## Exercise requirements
In the material below, pick out every line that contains the word "concrete" and copy each one.

## Supplied material

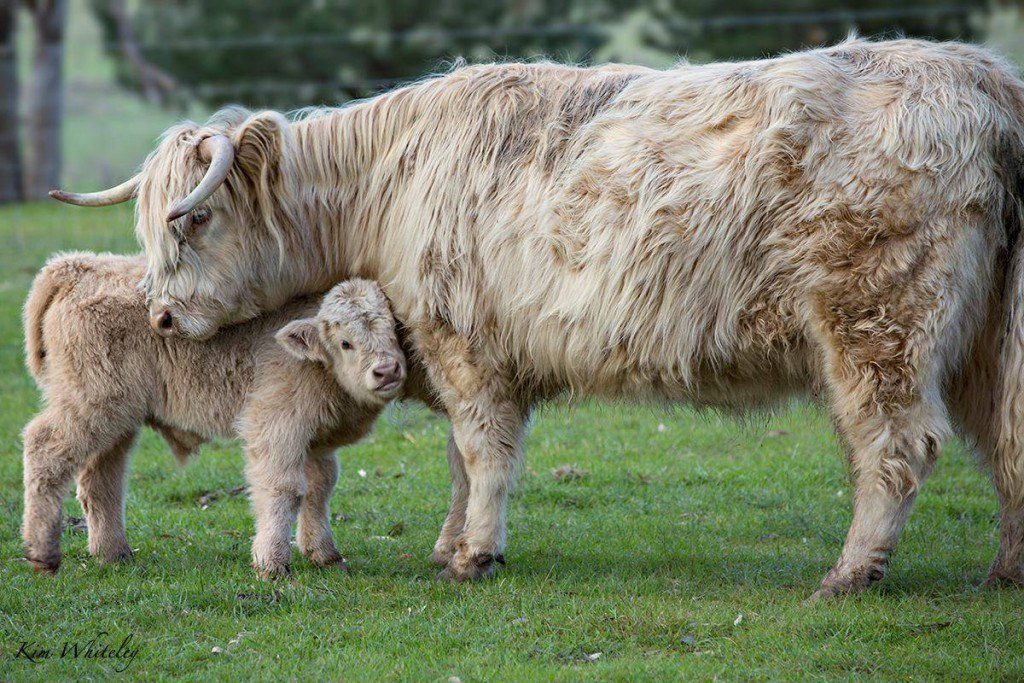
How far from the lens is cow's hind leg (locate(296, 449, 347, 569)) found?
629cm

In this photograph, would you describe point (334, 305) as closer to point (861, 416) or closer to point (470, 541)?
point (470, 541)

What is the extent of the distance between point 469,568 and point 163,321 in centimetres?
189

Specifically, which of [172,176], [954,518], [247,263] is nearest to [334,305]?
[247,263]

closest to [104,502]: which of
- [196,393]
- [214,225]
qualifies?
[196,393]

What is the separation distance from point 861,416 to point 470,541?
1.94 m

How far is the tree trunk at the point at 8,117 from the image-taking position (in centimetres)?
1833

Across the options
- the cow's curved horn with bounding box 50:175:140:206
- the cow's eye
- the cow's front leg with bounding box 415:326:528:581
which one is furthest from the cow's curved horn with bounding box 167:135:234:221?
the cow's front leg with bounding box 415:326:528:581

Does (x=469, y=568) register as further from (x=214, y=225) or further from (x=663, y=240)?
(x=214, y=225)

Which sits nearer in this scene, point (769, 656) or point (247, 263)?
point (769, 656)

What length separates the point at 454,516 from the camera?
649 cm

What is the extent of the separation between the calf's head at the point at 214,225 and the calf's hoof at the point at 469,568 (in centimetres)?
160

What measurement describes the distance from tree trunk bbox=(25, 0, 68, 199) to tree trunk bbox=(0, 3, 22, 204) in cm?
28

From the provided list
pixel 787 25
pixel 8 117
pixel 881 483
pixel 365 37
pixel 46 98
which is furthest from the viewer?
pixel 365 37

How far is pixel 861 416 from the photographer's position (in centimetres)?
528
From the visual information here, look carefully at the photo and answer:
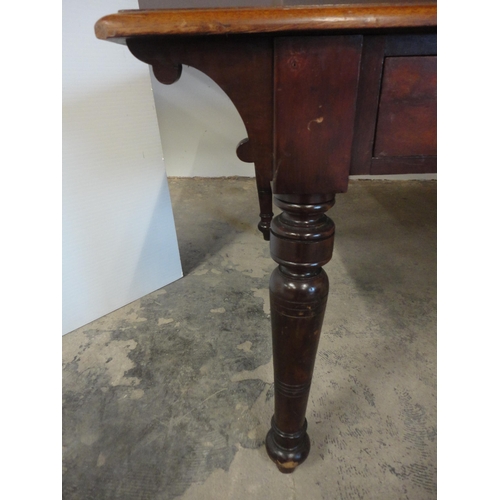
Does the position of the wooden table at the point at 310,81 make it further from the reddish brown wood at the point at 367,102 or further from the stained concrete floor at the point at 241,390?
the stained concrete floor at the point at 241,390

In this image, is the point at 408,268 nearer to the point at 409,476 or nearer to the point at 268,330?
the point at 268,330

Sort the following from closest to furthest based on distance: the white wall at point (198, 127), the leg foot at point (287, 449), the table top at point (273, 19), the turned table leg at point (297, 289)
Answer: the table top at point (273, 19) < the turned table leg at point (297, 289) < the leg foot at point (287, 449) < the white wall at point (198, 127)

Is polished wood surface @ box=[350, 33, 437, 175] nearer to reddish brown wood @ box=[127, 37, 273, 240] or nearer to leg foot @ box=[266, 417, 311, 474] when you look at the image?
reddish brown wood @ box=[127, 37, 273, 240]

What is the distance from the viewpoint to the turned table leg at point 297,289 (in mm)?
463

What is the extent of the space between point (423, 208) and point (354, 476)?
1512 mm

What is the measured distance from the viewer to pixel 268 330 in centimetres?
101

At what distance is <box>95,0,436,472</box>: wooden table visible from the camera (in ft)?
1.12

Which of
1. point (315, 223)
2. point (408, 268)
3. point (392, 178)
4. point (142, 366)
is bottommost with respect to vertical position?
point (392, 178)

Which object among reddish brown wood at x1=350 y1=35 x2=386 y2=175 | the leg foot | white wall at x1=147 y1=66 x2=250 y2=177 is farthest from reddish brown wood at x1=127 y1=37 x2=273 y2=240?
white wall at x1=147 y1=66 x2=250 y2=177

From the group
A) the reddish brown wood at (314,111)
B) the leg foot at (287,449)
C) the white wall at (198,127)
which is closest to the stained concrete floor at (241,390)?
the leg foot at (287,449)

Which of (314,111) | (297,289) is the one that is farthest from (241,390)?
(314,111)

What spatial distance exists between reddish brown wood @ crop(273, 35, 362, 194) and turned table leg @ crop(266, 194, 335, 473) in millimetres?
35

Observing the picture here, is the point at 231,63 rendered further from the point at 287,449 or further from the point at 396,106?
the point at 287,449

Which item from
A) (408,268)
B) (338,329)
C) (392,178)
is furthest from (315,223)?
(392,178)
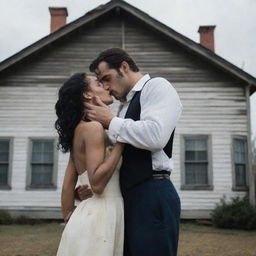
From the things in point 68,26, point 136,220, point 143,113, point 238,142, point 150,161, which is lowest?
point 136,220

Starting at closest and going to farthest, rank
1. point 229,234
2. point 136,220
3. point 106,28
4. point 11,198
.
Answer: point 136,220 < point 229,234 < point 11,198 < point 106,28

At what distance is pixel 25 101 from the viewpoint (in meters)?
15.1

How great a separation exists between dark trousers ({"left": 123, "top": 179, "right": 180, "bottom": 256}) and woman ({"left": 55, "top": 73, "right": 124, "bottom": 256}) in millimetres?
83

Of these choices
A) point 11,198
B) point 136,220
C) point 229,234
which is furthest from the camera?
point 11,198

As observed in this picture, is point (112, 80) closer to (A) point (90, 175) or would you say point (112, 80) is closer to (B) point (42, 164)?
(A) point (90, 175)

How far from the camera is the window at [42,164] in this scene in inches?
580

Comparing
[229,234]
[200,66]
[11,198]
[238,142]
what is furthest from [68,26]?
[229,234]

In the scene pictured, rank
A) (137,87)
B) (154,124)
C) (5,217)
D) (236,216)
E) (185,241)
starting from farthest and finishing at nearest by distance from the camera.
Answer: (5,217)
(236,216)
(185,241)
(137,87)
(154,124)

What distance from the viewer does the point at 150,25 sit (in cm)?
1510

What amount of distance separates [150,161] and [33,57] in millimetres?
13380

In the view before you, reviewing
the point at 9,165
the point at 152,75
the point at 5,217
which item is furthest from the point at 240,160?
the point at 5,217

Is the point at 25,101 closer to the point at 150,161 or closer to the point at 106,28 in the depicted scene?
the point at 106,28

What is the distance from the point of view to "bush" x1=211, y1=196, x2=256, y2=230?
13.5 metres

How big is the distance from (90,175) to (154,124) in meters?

## The result
Does the position of the wooden table at the point at 310,81 make it further from the reddish brown wood at the point at 367,102 or further from the stained concrete floor at the point at 241,390?
the stained concrete floor at the point at 241,390
which is closest to the stained concrete floor at (241,390)?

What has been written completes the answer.